Tout d'abord, la Cour des comptes a évalué, non l'entièreté de la période 2009-2010, mais une partie seulement. C'est le reproche méthodologique que je lui adresserais : on ne peut pas calculer la dépense sur toute la période alors que tous les paiements n'ont pas eu lieu, et mesurer l'impact sur une seule partie de ladite période. En outre, la Cour n'a pas pris en compte le chiffre de la croissance pour 2010, puisque nous le connaîtrons seulement en fin d'année.
Les 400 000 emplois recouvrent les emplois sauvegardés et créés. Comment définir un emploi sauvegardé, me direz-vous ? Laissez-moi vous donner un exemple. Un grand sous-traitant automobile de la région Centre était au bord du dépôt de bilan en février 2009. Pas moins de 1 500 emplois étaient en jeu. En coordination avec le préfet, remarquable en cette affaire, nous lui avons accordé une avance sur le remboursement du crédit d'impôt recherche de 50 millions d'euros. Nous sommes parvenus à débloquer les fonds en huit jours ! Ultérieurement, le chef de cette entreprise m'a confié : « Vous avez sauvé l'entreprise ! Sans vous, c'était la pendaison. » L'entreprise a également bénéficié de mesures de trésorerie. Comptabilisez-vous ces emplois-là ? Moi, oui. L'évaluation est difficile quand le sinistre n'a pas eu lieu. Le maréchal Foch disait : « Je ne sais pas qui a gagné la guerre, mais je sais bien qui l'aurait perdue. » Il en va de même pour l'emploi : je ne sais pas si nous avons sauvegardé des emplois, mais je sais qu'il y aurait eu des chômeurs.

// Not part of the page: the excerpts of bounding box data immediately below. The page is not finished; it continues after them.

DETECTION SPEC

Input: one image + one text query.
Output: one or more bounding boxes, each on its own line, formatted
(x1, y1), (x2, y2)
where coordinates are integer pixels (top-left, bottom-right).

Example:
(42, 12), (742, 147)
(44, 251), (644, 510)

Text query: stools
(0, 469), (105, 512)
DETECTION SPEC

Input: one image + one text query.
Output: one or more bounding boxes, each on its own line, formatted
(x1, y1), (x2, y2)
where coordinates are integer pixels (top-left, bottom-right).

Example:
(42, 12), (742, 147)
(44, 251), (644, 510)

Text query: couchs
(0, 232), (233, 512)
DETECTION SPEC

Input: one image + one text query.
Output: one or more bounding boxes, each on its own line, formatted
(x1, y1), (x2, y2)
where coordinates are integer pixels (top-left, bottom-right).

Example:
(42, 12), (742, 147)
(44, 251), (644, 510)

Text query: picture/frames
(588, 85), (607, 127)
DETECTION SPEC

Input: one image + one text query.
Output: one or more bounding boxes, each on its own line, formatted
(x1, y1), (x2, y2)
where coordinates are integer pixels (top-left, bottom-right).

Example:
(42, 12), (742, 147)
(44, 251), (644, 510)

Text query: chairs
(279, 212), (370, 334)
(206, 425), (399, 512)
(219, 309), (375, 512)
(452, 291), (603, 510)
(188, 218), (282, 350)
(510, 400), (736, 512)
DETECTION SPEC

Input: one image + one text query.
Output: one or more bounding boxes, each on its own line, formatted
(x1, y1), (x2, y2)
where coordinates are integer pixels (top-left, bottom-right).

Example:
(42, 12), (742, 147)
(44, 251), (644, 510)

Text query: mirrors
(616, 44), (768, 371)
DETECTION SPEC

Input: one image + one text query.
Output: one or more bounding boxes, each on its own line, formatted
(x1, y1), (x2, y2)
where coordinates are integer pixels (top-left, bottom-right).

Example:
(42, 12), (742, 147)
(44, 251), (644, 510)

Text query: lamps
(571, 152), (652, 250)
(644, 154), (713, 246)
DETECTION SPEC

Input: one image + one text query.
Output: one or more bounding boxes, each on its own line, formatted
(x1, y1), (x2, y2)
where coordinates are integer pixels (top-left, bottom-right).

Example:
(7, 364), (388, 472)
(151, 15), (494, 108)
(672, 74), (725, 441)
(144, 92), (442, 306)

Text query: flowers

Un effet d'aubaine sur le FCTVA ? Je ne le pense pas. Les collectivités ont investi 45 milliards d'euros en 2009 et se sont engagées à investir 54,5 milliards d'euros, soit 19 milliards de plus que la moyenne des trois années de référence. L'investissement a bien eu lieu. Nous ne nous sommes pas contentés de rembourser la TVA sur les opérations qui auraient eu lieu de toute façon. En outre, on observe généralement un rétrécissement des investissements les années qui suivent des élections municipales. Certes, il y a des exceptions vertueuses ! Mais, tout de même, le phénomène inverse s'est produit en 2009 avec 19 milliards d'investissement de plus que la moyenne. Ce n'est pas moi qui le dis, mais l'Insee : les collectivités signataires ont augmenté leur investissement de 4,8 %, celles qui ne l'étaient pas l'ont réduit de 13,8 %.
J'en viens aux substitutions de crédits. La Cour évalue leur montant à 300 millions d'euros, soit une part extrêmement faible aux dires mêmes du président de la Cour lorsqu'il a été auditionné à l'Assemblée nationale. La Justice et la Culture ont peut-être sous-consommé leurs crédits. Nous avons arrêté la liste des opérations dès janvier, liste qui ne comportait pas de substitutions. Peut-être les ministères ont-ils renoncé à des investissements programmés, profitant du plan de relance... Mais laissez-moi prendre l'exemple, qui me tient à coeur en tant qu'ancien avocat, de la rénovation de la « souricière » du Palais de justice à Paris. Le plan de relance l'a entièrement financé, la Chancellerie n'avait rien prévu. Peut-être cesserons-nous enfin d'être stigmatisés par l'Union européenne, et d'ailleurs, à juste raison : c'était une honte !
Les entreprises chargées de services publics ont engagé plus tard que prévu leur financement. La Cour des comptes n'a donc pas pu en rendre compte. Au total, elles ont engagé 87 % de leur budget relance.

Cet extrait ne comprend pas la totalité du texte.